◆ **Exercise description**
Select each line in the records that contains the word "lies" and copy those lines in full.

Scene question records

● ● ● ● ●

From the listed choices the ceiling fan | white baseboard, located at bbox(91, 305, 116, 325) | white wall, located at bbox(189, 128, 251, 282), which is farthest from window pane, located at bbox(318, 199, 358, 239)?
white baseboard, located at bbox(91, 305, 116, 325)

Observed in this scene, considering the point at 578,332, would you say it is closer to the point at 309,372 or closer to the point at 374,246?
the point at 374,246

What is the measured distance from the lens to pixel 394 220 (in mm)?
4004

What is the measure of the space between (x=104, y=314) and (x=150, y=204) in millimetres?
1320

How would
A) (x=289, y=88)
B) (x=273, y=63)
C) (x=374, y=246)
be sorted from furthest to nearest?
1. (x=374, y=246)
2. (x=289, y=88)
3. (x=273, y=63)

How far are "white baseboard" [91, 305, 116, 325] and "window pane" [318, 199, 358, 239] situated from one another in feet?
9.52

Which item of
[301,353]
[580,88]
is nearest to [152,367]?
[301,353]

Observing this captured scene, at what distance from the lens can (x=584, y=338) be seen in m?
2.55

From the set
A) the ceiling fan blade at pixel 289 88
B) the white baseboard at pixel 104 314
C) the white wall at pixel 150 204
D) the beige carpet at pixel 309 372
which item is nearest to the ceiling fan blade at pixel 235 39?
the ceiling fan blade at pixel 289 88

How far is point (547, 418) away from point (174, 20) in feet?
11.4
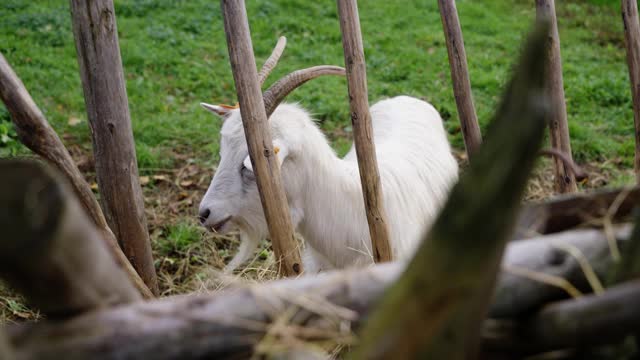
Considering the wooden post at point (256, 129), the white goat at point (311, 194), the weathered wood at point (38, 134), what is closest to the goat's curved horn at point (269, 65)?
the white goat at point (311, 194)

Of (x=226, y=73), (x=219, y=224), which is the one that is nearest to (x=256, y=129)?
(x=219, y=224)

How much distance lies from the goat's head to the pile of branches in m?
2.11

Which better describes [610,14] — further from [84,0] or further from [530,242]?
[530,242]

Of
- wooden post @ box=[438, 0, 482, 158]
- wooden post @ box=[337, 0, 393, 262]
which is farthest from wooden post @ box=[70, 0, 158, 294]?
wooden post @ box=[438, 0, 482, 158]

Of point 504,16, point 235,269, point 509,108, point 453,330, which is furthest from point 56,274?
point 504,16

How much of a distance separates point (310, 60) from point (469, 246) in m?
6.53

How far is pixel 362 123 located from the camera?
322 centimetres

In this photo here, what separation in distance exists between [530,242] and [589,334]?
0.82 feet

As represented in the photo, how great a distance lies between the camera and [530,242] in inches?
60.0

● ● ● ● ●

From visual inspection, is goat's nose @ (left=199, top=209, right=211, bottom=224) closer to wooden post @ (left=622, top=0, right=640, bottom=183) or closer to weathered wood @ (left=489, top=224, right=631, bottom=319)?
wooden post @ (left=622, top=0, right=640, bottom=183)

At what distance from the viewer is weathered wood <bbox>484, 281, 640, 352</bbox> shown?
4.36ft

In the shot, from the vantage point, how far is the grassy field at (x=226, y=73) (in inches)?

● ● ● ● ●

◆ **Result of the task**
How much distance lies from the goat's head to the pile of branches in m?
As represented in the photo, how great a distance lies between the camera and [530,242] in inches?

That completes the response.